Democratic state Senator Ron Latz, who authored the Minnesota measure, suggested the bill is a direct reaction to Congress’s vote to scrap privacy rules that would have prohibited carriers from drawing on users’ Web-surfing data for ad targeting, without their opt-in consent.
“Due to a joint resolution passed by Congress this week, that is likely to be signed by President Trump, Minnesotans will soon be vulnerable to have their browsing history, health data, financial information, online purchase data, app usage and geo-location recorded by internet providers and sold by them to the highest bidder,” he stated. He added that his measure — an amendment to a budget bill — “is about standing up and saying that our online privacy rights are critically important.”
It’s still not clear whether these bills — and other privacy measures making their way through various state legislatures — will be enacted. It’s also unclear whether state online privacy laws would survive legal challenges, especially if the measures will have nationwide consequences. But even if the bills ultimately fail, they’re putting Internet service providers (and other Web companies) on the defensive for now.
State lawmakers aren’t the only ones who see new threats to online privacy. The editorial board of the Washington Post this week called on Congress to pass new broadband privacy laws — though ones that were less sweeping than the rules passed last year by the Federal Communications Commission. The Post’s editorial board said that some of the criticism of the FCC’s privacy rules was “fair,” but went on to urge lawmakers to craft measures that would give users “a say in how their sensitive information is used.”
Privacy expert Paul Ohm, a law professor at Georgetown, expressed concerns that the data broadband carriers will collect about people’s Web-browsing habits could be obtained by the FBI. “Never has one industry been cut loose to generate one spine of information that could serve the needs of law enforcement so well — until now,” Ohm writes in a Washington Post op-ed. “Congress just approved the single greatest expansion of the Database of Ruin to date — and Verizon, Comcast, AT&T, Time Warner, CenturyLink and the rest of our broadband providers are racing to build it.”
The pushback has left some Internet service providers scrambling to defend themelves to the public.
“We do not sell our broadband customers’ individual web browsing history.
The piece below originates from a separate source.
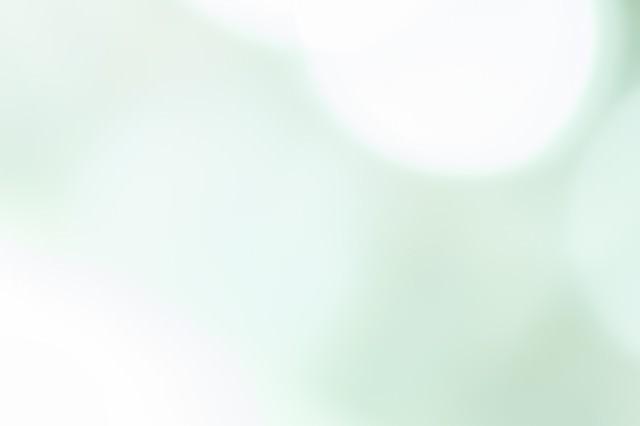 淡く緑の光の写真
We did not do it before the FCC’s rules were adopted, and we have no plans to do so,” Comcast chief privacy officer Gerard Lewis said this morning in a blog post. He added that Comcast obtains opt-in consent before sharing data it considers sensitive, like banking and health information, and allows subscribers to opt out of receiving targeted ads based on data it doesn’t consider sensitive.
AT&T’s Bob Quinn authored a similar post. “Given the Beltway reaction to the commendable work by Congress to reverse the FCC’s off-course privacy rules, it’s worth taking a step back to see what’s really going on,” AT&T’s Bob Quinn wrote this morning.
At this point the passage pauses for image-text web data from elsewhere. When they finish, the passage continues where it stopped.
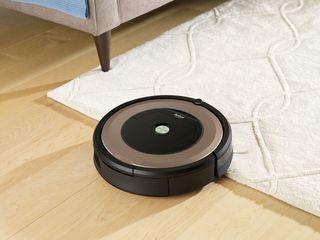 iRobot Roomba 895 - Robot Aspirador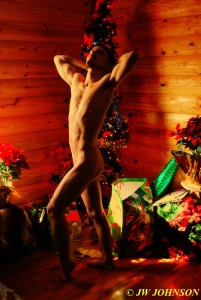 88 Christmas Art Nude
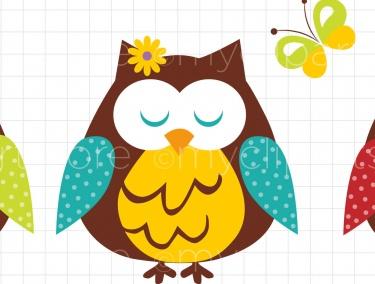 375x284 Spring Owl Clip Art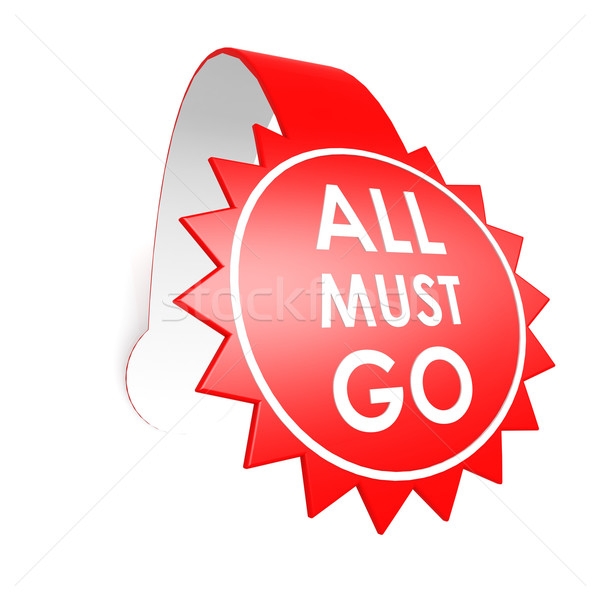 All must go star label Stock photo © tang90246
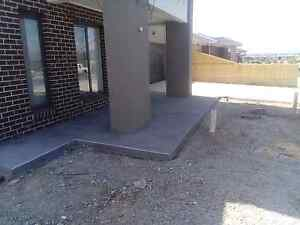 Concrete driveways and footpaths Cranbourne Casey Area Preview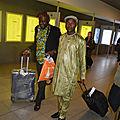 Arrivée de SM Joukwe Alexandre à Bruxelles, Avril 2018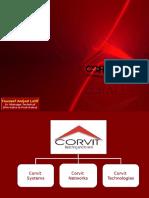 Optical Fiber Cable Presentation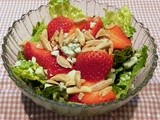 Strawberry Almond Salad with Balsamic Vinaigrette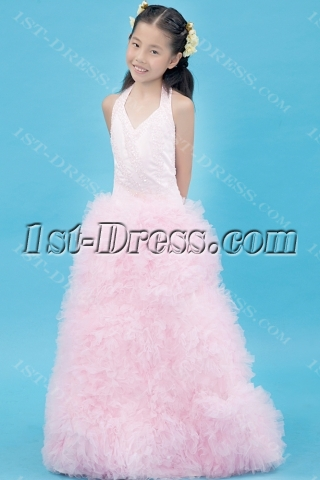 Luxurious Pink Mini Bridal Gown with Halter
“No one is saying there shouldn’t be any rules,” Quinn continued, adding that AT&T wants the rules replaced “by a return to the long-standing Federal Trade Commission approach.”
The FTC — which lacks jurisdiction over common carriers — broadly recommends that Web companies allow people to opt out of the collection and sharing of non-sensitive data. The FTC also suggests that companies should obtain opt-in consent before sharing a narrow category of “sensitive” data — including health information and precise location data.
Quinn added that repealing the net neutrality rules will allow the FTC to police broadband privacy. But the 9th Circuit Court of Appeals disagrees. That court ruled last year that the FTC couldn’t bring an enforcement action against AT&T for allegedly duping wireless customers about broadband data — although the alleged deception occurred years before mobile broadband was classified as a common carrier service.